## Exercise prompt
Starting at the line that contains "Among all of", print every remaining line of the entries, unchanged, and output nothing more.

## Supplied records

============

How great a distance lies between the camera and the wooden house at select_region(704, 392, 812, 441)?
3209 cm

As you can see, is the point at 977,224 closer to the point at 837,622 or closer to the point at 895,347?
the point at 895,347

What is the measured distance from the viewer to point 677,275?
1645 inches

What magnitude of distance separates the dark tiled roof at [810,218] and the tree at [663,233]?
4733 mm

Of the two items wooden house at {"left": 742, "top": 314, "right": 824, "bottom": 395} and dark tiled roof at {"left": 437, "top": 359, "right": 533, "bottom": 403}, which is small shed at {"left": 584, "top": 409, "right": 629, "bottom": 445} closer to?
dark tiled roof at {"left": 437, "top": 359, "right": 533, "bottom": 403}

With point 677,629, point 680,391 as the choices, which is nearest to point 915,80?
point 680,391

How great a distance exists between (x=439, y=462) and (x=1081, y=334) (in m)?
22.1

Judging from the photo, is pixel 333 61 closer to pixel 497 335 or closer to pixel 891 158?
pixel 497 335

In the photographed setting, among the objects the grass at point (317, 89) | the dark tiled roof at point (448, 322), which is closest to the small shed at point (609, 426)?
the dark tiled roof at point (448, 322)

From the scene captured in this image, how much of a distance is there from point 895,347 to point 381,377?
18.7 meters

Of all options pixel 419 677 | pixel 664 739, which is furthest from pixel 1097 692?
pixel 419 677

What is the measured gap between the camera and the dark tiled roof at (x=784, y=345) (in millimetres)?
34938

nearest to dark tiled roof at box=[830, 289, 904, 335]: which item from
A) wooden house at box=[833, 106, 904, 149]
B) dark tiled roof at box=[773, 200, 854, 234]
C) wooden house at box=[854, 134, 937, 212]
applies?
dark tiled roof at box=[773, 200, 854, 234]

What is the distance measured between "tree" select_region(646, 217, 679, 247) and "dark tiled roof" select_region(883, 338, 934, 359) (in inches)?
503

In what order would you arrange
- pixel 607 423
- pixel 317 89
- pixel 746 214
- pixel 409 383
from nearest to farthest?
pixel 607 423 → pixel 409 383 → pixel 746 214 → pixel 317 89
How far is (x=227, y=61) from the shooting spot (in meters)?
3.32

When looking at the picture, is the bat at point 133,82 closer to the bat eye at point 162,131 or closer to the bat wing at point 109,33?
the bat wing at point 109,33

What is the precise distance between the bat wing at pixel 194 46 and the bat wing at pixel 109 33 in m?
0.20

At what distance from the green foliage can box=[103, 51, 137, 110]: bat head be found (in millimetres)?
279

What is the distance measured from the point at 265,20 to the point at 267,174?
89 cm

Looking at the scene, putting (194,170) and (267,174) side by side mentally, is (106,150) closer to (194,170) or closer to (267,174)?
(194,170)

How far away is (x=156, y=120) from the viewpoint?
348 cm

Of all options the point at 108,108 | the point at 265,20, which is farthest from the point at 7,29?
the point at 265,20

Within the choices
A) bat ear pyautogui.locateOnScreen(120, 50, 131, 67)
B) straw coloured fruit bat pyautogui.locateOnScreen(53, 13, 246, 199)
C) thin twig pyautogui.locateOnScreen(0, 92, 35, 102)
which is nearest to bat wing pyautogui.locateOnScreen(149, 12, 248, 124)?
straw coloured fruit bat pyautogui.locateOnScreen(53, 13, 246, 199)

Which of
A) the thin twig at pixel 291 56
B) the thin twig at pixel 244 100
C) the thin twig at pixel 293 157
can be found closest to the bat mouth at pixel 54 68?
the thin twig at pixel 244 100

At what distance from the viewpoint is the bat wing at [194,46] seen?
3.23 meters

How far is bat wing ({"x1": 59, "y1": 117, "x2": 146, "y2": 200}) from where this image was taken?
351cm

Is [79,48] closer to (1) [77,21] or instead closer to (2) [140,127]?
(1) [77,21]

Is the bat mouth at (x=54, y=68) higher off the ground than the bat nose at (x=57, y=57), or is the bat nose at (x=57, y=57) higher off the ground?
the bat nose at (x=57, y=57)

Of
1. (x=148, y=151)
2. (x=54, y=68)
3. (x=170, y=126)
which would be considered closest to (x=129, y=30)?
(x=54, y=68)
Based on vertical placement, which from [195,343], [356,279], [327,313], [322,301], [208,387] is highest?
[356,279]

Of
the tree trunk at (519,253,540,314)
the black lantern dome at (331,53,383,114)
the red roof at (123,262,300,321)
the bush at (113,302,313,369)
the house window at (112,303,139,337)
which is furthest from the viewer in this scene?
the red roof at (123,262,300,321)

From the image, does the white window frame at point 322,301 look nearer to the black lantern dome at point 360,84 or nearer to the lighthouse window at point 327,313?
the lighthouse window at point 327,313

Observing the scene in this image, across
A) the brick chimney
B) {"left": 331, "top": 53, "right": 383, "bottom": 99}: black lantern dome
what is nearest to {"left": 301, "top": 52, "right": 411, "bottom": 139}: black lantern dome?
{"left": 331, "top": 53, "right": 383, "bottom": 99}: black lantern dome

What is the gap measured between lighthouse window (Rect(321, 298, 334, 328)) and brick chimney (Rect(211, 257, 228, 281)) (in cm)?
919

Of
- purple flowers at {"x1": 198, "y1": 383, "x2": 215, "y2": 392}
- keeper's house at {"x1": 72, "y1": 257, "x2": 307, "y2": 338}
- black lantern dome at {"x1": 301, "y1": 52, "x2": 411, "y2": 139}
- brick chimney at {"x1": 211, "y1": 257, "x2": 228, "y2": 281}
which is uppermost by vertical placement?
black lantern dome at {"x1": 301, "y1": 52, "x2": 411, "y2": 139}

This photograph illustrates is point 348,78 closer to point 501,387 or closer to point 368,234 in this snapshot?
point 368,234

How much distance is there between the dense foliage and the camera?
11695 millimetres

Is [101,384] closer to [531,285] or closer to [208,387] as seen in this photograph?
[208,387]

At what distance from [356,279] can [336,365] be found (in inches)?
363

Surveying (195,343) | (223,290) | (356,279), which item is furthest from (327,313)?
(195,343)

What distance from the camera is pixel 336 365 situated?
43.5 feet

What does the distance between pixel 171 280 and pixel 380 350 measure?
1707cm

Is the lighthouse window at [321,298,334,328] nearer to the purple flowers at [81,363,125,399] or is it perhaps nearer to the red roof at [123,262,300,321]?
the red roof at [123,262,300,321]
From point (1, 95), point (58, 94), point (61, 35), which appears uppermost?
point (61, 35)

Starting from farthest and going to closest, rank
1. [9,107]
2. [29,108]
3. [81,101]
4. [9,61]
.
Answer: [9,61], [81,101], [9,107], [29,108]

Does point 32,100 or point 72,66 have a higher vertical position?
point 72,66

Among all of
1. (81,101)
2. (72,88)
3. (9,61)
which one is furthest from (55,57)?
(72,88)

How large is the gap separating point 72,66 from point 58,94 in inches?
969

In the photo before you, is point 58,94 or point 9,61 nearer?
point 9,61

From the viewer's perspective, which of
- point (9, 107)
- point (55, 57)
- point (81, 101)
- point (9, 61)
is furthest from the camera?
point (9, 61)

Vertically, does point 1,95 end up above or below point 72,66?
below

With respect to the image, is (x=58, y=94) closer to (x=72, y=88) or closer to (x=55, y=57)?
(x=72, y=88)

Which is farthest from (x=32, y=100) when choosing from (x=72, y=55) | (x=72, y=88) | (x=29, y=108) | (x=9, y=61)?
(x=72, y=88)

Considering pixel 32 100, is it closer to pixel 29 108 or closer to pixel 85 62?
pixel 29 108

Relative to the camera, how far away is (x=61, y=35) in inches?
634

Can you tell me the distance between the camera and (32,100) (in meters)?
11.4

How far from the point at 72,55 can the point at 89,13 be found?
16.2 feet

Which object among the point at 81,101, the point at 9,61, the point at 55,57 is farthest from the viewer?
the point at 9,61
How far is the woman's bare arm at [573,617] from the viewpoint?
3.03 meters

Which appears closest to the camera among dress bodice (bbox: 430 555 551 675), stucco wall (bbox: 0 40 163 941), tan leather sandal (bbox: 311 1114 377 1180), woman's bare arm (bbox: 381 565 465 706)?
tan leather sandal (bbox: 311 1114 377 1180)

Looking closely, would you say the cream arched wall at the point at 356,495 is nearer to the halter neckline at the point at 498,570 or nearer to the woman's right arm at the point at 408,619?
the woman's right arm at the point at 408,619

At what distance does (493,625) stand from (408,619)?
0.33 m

============

## Answer
Among all of
1. (81,101)
2. (72,88)
3. (9,61)
which one is furthest from (55,57)?
(72,88)

How large is the gap separating point 72,66 from point 58,94 in inches?
969

In the photo before you, is point 58,94 or point 9,61 nearer?
point 9,61

From the viewer's perspective, which of
- point (9, 107)
- point (55, 57)
- point (81, 101)
- point (9, 61)
is furthest from the camera?
point (9, 61)

Vertically, does point 1,95 end up above or below point 72,66?
below

With respect to the image, is (x=58, y=94) closer to (x=72, y=88) or closer to (x=55, y=57)?
(x=72, y=88)

Which is farthest from (x=32, y=100) when choosing from (x=72, y=55) | (x=72, y=88) | (x=29, y=108) | (x=9, y=61)?
(x=72, y=88)

Considering pixel 32 100, is it closer to pixel 29 108 or closer to pixel 85 62?
pixel 29 108

Relative to the camera, how far away is (x=61, y=35) in inches?
634

Can you tell me the distance between the camera and (32,100) (in meters)?
11.4

How far from the point at 72,55 can the point at 89,13 be found?
16.2 feet

Which object among the point at 81,101, the point at 9,61, the point at 55,57 is farthest from the viewer?
the point at 9,61
How far is the woman's bare arm at [573,617] from the viewpoint?
3.03 meters

Which appears closest to the camera among dress bodice (bbox: 430 555 551 675), stucco wall (bbox: 0 40 163 941), tan leather sandal (bbox: 311 1114 377 1180), woman's bare arm (bbox: 381 565 465 706)?
tan leather sandal (bbox: 311 1114 377 1180)

Looking closely, would you say the cream arched wall at the point at 356,495 is nearer to the halter neckline at the point at 498,570 or nearer to the woman's right arm at the point at 408,619?
the woman's right arm at the point at 408,619

At what distance does (493,625) stand from (408,619)?
0.33 m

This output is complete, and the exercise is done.